* Material provided:
· · · · · · ·

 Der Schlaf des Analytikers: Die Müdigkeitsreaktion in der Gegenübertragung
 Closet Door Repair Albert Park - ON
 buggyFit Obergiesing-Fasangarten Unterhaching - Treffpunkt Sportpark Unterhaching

· · · · · · ·

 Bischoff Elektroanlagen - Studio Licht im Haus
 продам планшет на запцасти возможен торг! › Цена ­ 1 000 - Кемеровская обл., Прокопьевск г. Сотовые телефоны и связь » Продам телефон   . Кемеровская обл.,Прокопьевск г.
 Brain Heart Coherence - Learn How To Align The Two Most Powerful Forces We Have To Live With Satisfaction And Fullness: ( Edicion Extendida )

· · · · · · ·

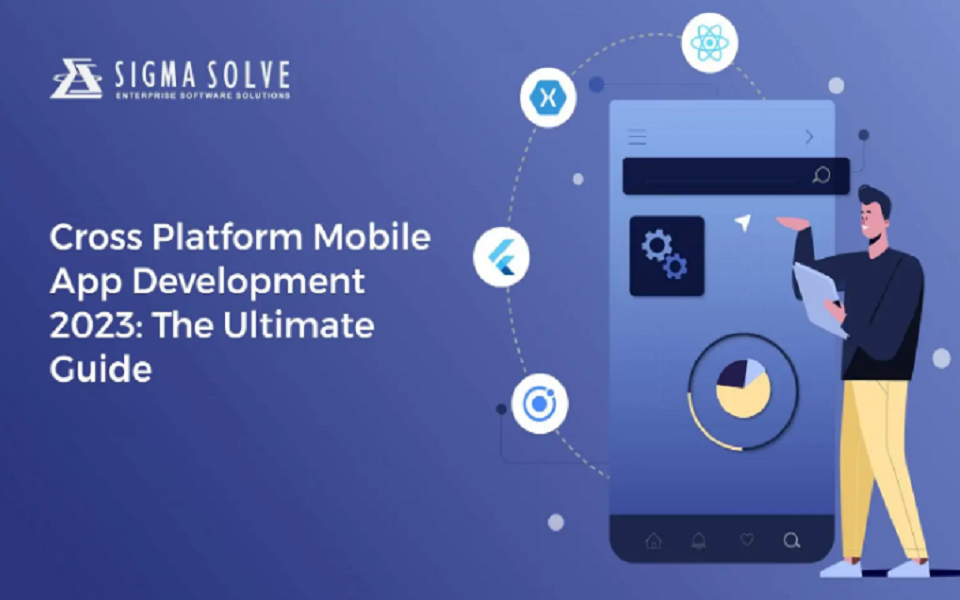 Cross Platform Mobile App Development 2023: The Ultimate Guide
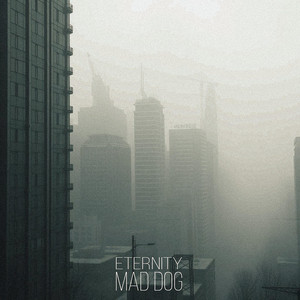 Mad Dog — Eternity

· · · · · · ·

* Task:
Edit the records from the line with "Der Schlaf des" to the line with "buggyFit Obergiesing-Fasangarten Unterhaching", replacing "Closet" with "Cabinet" and keeping everything else the same.

* Answer to this task:
 Der Schlaf des Analytikers: Die Müdigkeitsreaktion in der Gegenübertragung
 Cabinet Door Repair Albert Park - ON
 buggyFit Obergiesing-Fasangarten Unterhaching - Treffpunkt Sportpark Unterhaching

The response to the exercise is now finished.